第三章ではGab1がいかに膜タンパク質の輸送に関与しているかを解析している。Gab1のムチン分泌の制御を調べるために、糖鎖を特異的に認識結合、架橋形成するタンパク質であるレクチンを用いて免疫染色を行った。レクチンMAL2はMuc1のシアル酸付加後の糖鎖Galβ1,3GalNAcとSAα2,3Galβ1,3GalNAcを認識する。MAL2の染色の結果、野生型NUGC4細胞はムチンがシアル酸付加されてから細胞膜へ輸送されるが、Gab1_i細胞ではムチンがシアル酸付加されるにも関わらず細胞内に留まって細胞膜には輸送されないことが分かった。これらの結果により、Gab1がトランスゴルジネットワーク(TGN)において分泌系を制御することが示唆された。次に、Gab1の局在を検討した。TGNタンパク質であるTGN38とGab1免疫染色により、NUGC4細胞ではGab1とTGN38が共局在が見られた。また、MCF7細胞にheregulin刺激を加えると、Gab1がTGNへの移行が観察された。これらの結果により、Gab1は活性化に伴ってTGNに移行し分泌系を制御することが示唆された。NUGC4細胞ではGab1が恒常的に活性化されているために刺激によらずTGNに局在したものと思われた。

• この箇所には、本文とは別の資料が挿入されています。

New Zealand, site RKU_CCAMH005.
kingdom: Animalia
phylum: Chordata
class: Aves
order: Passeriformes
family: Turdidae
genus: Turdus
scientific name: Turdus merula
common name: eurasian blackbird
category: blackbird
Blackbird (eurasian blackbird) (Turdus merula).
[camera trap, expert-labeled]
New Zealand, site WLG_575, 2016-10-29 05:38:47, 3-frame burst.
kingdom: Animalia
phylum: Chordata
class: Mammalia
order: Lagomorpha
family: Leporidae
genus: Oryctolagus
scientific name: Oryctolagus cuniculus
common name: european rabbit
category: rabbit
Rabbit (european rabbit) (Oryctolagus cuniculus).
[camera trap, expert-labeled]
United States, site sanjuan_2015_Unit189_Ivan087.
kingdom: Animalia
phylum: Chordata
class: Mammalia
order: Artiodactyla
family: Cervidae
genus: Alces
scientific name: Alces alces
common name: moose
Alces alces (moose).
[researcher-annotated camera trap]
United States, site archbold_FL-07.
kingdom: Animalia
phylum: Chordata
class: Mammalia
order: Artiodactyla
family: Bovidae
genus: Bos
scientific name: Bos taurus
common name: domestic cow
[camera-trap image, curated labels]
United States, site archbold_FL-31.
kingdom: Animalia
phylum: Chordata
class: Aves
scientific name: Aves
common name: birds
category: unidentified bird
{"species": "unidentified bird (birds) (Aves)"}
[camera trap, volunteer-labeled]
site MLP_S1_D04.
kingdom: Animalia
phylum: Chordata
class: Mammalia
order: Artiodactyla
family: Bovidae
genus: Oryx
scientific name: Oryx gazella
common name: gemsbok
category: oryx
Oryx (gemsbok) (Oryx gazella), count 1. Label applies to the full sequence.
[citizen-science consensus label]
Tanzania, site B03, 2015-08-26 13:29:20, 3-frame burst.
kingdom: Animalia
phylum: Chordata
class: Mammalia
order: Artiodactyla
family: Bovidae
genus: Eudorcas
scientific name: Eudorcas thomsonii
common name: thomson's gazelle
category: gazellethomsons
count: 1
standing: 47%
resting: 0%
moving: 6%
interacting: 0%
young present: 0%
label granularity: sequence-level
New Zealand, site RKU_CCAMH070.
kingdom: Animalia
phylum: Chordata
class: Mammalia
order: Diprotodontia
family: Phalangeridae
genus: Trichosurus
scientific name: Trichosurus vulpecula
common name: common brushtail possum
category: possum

　以上、要するに本研究は、アダプタータンパク質であるGab1が細胞の分泌系を制御することを初めて見出し、これまで不明であったPI3-kinaseの小胞輸送への関与を具体的なものとした。本研究は印環細胞がんの生化学的知見を供給するとともに、その治療法の開発へのシーズをも供給したものであり、学術上応用上貢献するところが大である。よって審査委員一同は本論文が博士(農学)の学位論文として価値あるものと認めた。